Axel Freed (James Caan, ‘Cloudy with a Chance of Meatballs 2’, ‘Elf’) is a New York City Harvard University-educated English professor and author with a gambling addiction that begins to spiral out of control. In the classroom, Freed inspires his college students with his interpretations of Fyodor Dostoevsky's work. Unbeknownst to them, Axel's reckless gambling has left him with a dangerously huge debt. His bookie, Hips (Paul Sorvino), likes the professor personally but threatens grave consequences if he does not pay up. Wheedling his mum for cash ensues.
Rather than being a clichéd film about a good man's decent into the hell of addiction, this is a film about a douchebag, from a good background, who happily wades deeper and deeper into his obsession. "If all my bets were safe they just wouldn't have any juice," Axel tells his bookie at one point.
‘The Gambler’ was the first produced screenplay by renowned super-creep and sentient neckbeard James Toback, who had worked as an English lecturer at the City College of New York and had a gambling problem. He originally wrote ‘The Gambler’ as a semi-autobiographical novel but halfway through started envisioning it as a film and turned it into a screenplay.
The film was later remade in 2014 by director Rupert Wyatt, starring Mark Wahlberg as the title character.
It was not very good.
A famous psychologist, Margaret Ford (Lindsay Crouse, ‘The Insider’, ‘Mr. Brooks’), decides to try to help one of her patients get out of a gambling debt. She visits the bar where Mike (Joe Mantegna, ‘Cars 2’, ‘Valentine’s Day’), to whom the debt is owed, runs poker games. He convinces her to help him in a game: her assignment is to look for "tells", or giveaway body language. What seems easy to her becomes a plot line too complex with triple-crosses for me to even begin explaining in this listicle.
Though Mamet was no stranger to screenplays (having written Sidney Lumet’s ‘The Verdict’, Brian De Palma’s ‘The Untouchables’ and Bob Rafelson's ‘The Postman Always Rings Twice’), ‘House of Games’ was his first try behind the camera. In the tradition of Alfred Hitchcock, Mamet worked from his own storyboards, which meticulously detailed how he wanted each shot to look.
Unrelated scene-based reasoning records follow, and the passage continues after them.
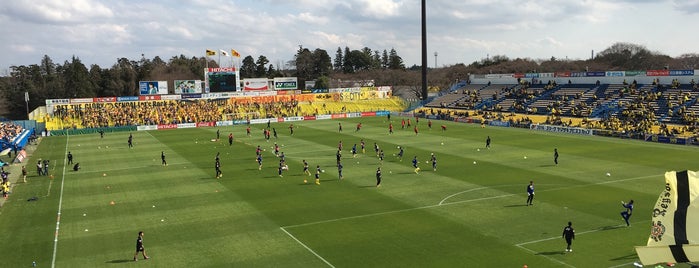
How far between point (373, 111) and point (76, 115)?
155 ft

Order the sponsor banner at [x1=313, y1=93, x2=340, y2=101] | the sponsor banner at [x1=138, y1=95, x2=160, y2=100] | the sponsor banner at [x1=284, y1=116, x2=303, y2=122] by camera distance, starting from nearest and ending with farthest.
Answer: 1. the sponsor banner at [x1=138, y1=95, x2=160, y2=100]
2. the sponsor banner at [x1=284, y1=116, x2=303, y2=122]
3. the sponsor banner at [x1=313, y1=93, x2=340, y2=101]

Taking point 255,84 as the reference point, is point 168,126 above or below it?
below

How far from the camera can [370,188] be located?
31.7 m

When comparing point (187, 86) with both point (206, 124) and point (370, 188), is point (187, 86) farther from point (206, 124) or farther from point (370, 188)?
point (370, 188)

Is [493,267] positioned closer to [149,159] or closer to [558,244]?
[558,244]

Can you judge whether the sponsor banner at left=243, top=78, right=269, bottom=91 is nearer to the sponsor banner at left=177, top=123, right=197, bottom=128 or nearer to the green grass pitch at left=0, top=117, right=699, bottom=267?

With cinematographer Juan Ruiz-Anchia, Mamet created a neon-lit world of glistening streets, smoky dark rooms, and occasional glaring daylight. Shadows lurk behind characters or cloak their faces and their intentions. This is not a world of half-truths, but one of deceit, where lies are as intricately staged as a play. Mamet’s screenplay also is airtight, as laden with traps for the viewer as it is for Crouse - Mamet is not asking to be judged realistically, he is after deeper psychological truths, matters that are impossible to solve rationally.
The cast was made up mostly of actors who had worked with Mamet in the theatre. Mantegna’s Mike is suave, savvy, and, in an odd way, plainspoken, as the conman who is as much a streetwise philosopher as a hustler, predatory without being malicious. Crouse plays her therapist as a study in directed composure and sexual repression who, captivated by Mike and his exciting, shadowy world, falls prey to the very obsession and compulsion she has clinically chronicled. As Mike says: “It's called a confidence game. Why? Because you give me your confidence? No. Because I give you mine.”